Si le gouvernement ne veut pas présenter ce
projet, il ferait mieux de le déclarer, parce qu’à son défaut d’autres verront
ce qu’ils ont à faire. Mais quand le gouvernement a annoncé une loi, il serait
peu convenable à des membres de la représentation nationale de prendre
l’initiative. Il faut que le gouvernement s’acquitte de ses engagements ou
qu’il s’en dégage en déclarant qu’il ne veut pas présenter la loi.
M. le ministre de
l’intérieur (M. Nothomb) - Je remercie l’honorable membre d’avoir
déclaré très franchement à quels soupçons je suis exposé en ce moment. J’ai
annoncé à la chambre que la loi serait présentée ; elle le sera. J’ai dit dans
quel sens. Mais on ne peut pourtant admettre que, quand on énonce ici une
opinion, ce soit une opinion tellement arrêtée qu’on puisse immédiatement la
formuler en projet de loi.

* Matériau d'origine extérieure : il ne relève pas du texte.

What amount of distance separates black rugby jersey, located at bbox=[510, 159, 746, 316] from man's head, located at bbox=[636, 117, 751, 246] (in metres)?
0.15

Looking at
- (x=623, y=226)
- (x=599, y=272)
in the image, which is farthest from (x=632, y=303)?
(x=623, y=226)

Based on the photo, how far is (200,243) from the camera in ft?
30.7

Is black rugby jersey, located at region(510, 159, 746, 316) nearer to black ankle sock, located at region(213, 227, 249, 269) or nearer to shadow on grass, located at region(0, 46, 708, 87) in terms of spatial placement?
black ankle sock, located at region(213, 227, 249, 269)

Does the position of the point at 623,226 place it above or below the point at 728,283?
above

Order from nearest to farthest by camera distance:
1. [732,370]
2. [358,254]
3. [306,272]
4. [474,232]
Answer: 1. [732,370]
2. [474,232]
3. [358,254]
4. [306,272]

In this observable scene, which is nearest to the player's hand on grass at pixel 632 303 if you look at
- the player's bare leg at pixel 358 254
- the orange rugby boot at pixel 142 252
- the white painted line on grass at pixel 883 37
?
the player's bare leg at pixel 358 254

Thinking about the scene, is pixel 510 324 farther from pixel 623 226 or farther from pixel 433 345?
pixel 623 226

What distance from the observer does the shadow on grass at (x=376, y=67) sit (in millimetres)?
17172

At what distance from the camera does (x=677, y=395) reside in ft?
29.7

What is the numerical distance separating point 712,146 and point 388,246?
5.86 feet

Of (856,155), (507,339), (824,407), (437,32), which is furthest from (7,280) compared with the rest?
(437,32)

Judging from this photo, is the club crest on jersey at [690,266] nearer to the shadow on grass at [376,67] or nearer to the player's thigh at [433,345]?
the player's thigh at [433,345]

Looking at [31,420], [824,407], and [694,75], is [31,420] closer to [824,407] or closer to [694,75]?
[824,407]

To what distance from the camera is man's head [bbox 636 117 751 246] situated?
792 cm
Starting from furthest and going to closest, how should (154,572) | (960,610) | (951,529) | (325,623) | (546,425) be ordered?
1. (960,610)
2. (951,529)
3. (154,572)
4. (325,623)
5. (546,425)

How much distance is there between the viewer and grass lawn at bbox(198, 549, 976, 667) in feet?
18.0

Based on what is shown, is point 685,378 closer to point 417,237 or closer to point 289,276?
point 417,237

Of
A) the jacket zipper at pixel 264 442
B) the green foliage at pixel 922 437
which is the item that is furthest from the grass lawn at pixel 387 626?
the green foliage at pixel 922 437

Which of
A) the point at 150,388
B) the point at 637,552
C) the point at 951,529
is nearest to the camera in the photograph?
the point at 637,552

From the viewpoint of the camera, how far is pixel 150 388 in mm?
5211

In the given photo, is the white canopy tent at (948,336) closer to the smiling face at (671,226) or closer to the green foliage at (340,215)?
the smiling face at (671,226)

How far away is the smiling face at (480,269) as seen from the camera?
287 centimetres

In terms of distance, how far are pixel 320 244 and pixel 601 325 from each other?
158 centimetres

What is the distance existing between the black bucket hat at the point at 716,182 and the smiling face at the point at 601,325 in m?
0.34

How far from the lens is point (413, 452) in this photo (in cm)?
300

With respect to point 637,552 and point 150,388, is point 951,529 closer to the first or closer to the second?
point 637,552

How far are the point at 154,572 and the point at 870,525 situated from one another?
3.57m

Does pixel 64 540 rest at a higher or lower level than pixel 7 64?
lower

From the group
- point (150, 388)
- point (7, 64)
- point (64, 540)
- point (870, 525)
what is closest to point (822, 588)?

J’ai voulu prendre quelques renseignements, j’ai
voulu même consulter les lois anglaises, et j’espère pouvoir très prochainement
présenter le projet ; je ne puis dire à jour fixe ; mais il me suffit de dire
que le projet de loi sera présenté, et une fois présenté, je n’aurai pas besoin
des efforts de l’honorable préopinant pour qu’il soit discuté ; je ferai en
sorte qu’il le soit ; c’est ce que j’annonce également à la chambre.
M. Devaux. - Sera-t-il
présenté cette semaine ?
M. le ministre de l’intérieur
(M. Nothomb) - Je ne puis annoncer qu’il sera présenté cette
semaine ; mais la loi sera présentée, promulguée et appliquée avant le mois
d’avril prochain.
Un membre. - En tant que
cela dépend de vous.
M. le ministre de l’intérieur
(M. Nothomb) – En tant que cela dépend de mot ; je parle
toujours dans ce sens.
La loi sera présentée par le gouvernement.
La loi présentée, on ne la laissera pas dans les cartons ; je ferai en
sorte qu’elle soit examinée et mise immédiatement à l’ordre du jour.
Sera-t-elle ou non votée ? C’est ce que je ne puis, ce que je ne veux pas
examiner maintenant.
En un mot, c’est une promesse sincère que j’ai
faite ; c’est un acte sérieux que je veux poser. Cet acte ne serait pas sérieux
si la loi n’était pas promulguée avant la fin du mois de mars. Mais, je le
répète, je ne puis prendre un engagement à jour fixe, je ne puis m’exposer à un
démenti de ce genre.
M. de
Theux. - Comme déjà dans la discussion dernière, j’avais pensé qu’il y avait
nécessité de réviser la loi électorale en quelques points pour empêcher
certaines fraudes, certains abus, connus alors, je déclare que je m’associerai
avec empressement aux efforts que l’honorable député de Bruges se propose de faire,
pour amener la discussion du projet de loi annoncé.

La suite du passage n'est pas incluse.